When Editors Speak Different Languages: The Subtitle Workflow Saga
Collaborating with editors in different countries often means navigating vastly different technical workflows, and I recently stumbled into a classic example trying to subtitle a foreign language cut. My editor, based in Berlin, delivered the film in DaVinci Resolve, having done most of the picture lock there. I needed to add English subtitles and then export for a festival submission, which typically requires burned-in subs for screening.
What didn't work initially was him exporting an SRT file directly from Resolve. While Resolve can do it, the timing and formatting of his export were consistently off when I tried to import it into my own Adobe Premiere Pro sequence. Lines would be split incorrectly, or appear a frame too early/late. We wasted a day and a half troubleshooting.

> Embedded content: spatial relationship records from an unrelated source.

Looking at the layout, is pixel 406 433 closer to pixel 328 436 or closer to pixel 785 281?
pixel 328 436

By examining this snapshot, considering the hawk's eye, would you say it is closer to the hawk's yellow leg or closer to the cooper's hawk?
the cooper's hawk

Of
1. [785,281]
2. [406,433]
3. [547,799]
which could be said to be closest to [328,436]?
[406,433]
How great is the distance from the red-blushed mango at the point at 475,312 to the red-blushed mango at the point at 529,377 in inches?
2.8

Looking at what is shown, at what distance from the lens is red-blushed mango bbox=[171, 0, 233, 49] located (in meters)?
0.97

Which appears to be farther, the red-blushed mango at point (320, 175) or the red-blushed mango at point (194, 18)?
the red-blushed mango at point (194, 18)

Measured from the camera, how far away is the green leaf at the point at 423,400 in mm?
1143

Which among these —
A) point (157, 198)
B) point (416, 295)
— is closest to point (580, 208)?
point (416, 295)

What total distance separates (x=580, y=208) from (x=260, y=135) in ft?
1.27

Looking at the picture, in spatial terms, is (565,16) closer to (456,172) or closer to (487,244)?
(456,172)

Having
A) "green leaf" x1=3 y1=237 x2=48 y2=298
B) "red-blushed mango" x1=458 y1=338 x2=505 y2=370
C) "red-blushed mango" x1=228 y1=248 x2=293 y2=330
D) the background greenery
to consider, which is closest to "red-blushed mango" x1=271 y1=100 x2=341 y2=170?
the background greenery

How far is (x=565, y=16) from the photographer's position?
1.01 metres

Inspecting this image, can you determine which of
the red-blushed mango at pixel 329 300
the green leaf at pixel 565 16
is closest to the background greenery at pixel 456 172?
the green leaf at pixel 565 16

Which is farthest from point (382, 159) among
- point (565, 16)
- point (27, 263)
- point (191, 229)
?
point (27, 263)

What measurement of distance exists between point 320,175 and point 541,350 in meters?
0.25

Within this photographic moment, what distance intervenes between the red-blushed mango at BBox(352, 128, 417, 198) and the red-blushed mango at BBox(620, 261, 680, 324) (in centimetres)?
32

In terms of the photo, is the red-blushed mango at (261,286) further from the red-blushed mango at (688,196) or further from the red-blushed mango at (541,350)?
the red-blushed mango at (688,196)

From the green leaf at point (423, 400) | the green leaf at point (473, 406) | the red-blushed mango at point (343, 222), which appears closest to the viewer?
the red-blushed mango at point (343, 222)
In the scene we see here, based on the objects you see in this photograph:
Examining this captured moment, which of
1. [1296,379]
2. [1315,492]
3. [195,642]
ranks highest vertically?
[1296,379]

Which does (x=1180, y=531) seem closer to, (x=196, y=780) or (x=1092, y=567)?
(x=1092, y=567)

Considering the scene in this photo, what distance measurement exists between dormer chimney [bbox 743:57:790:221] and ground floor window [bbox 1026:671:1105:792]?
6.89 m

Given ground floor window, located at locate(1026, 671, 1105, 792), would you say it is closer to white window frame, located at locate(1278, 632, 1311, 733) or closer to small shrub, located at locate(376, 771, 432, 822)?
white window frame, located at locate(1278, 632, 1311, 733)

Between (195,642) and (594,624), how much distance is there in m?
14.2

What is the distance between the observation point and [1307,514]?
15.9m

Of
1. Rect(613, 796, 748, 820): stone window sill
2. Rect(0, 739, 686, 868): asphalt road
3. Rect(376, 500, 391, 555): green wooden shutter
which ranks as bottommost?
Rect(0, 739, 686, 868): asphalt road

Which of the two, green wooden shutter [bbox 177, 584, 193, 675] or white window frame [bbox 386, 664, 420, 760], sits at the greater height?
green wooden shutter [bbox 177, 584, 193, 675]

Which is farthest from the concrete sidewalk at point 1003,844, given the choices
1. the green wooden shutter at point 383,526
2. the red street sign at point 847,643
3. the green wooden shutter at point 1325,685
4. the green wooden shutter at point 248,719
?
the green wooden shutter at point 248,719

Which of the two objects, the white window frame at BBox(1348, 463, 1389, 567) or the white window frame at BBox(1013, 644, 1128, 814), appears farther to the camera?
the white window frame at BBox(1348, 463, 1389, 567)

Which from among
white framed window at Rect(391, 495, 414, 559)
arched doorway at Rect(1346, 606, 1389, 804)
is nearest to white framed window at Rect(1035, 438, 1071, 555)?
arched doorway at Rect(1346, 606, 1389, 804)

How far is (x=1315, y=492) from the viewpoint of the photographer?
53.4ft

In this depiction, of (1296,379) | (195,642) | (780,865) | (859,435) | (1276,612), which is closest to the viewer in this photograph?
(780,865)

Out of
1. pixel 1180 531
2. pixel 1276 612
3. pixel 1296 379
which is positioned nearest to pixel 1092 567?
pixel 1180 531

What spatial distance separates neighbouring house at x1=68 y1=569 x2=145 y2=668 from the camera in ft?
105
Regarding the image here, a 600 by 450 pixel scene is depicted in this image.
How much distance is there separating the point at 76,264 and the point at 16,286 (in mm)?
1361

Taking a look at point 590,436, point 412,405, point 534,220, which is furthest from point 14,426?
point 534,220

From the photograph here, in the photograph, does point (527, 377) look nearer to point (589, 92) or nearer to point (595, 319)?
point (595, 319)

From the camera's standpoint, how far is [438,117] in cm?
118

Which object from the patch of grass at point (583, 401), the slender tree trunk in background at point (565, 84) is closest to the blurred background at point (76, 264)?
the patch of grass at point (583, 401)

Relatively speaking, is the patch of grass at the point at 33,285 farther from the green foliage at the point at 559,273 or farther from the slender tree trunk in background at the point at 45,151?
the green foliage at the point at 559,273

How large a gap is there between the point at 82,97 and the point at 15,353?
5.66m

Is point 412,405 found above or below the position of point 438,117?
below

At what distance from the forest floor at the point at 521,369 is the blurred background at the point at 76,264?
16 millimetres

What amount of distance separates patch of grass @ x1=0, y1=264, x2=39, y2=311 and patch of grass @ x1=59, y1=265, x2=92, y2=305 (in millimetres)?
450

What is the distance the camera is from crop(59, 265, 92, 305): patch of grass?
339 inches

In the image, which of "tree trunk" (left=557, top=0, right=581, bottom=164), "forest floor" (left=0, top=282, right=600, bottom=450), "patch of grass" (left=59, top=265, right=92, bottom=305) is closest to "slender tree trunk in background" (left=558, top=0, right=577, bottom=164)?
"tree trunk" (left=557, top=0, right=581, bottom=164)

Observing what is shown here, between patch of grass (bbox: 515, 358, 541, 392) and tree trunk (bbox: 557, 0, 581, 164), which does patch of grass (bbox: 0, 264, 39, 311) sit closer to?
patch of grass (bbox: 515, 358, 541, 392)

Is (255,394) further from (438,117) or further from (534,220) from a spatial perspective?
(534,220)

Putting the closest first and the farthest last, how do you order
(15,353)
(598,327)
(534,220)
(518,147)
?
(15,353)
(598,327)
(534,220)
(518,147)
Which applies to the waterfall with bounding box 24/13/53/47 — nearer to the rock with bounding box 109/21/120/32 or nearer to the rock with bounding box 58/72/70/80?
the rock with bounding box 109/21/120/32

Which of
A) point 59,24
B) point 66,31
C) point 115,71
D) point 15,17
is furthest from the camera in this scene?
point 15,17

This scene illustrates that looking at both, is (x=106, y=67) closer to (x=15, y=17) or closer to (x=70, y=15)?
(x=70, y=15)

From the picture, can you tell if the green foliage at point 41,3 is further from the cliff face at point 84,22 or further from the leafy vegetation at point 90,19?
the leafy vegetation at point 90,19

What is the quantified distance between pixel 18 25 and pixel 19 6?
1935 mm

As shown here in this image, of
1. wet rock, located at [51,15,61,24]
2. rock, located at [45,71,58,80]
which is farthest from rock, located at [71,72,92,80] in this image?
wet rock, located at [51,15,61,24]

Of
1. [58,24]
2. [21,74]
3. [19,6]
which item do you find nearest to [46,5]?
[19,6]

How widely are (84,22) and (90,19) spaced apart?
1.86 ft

What finally worked was a simpler, albeit slightly less elegant, two-step process. He exported an XML of his final sequence, and a separate, time-coded text transcription of the dialogue without any fancy formatting. I then imported the XML into Premiere Pro, creating an offline sequence from the transcription, and used the 'Create Captions from Transcription' feature. It allowed me to manually adjust timings and line breaks much more efficiently within Premiere's familiar captioning tools, before burning them in accurately.
This brute-force method saved us from Resolve-to-Premiere subtitle translation errors. It made me wonder: how are others consistently managing subtitle workflows across different NLEs, especially when dealing with multiple language tracks and tight deadlines?